Written problem → Extract each line of the items below that contains the string "miniature". Matching is case-sensitive.

Start of Records provided

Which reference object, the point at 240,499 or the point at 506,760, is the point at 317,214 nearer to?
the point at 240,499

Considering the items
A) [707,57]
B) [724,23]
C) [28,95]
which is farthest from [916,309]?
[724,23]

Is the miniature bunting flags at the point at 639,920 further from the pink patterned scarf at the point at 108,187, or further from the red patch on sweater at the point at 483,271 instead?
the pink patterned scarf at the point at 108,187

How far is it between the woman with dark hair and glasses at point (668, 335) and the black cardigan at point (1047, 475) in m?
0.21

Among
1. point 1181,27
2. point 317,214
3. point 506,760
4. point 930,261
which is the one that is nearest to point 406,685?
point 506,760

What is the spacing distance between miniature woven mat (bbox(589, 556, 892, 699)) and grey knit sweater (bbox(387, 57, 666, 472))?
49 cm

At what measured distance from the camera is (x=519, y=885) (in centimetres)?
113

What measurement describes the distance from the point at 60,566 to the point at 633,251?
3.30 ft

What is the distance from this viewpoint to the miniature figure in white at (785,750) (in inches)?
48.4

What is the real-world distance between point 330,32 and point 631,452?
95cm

End of Records provided
Start of Records provided

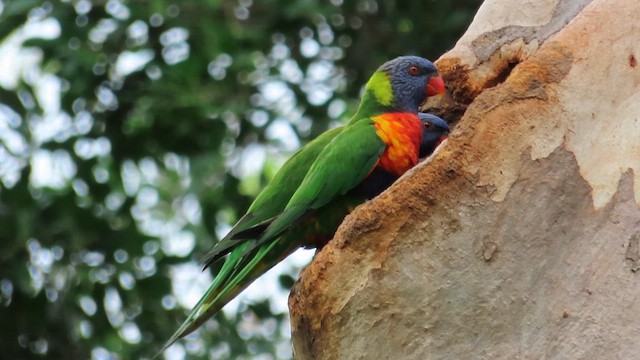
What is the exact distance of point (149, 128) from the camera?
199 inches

End of Records provided

Answer to the task →
Is the miniature bunting flags at the point at 639,920 further from the pink patterned scarf at the point at 108,187, or further from the red patch on sweater at the point at 483,271 instead?
What is the spacing distance between miniature woven mat (bbox(589, 556, 892, 699)) and grey knit sweater (bbox(387, 57, 666, 472))?
What is the distance from this viewpoint to the miniature figure in white at (785,750) (in inches)?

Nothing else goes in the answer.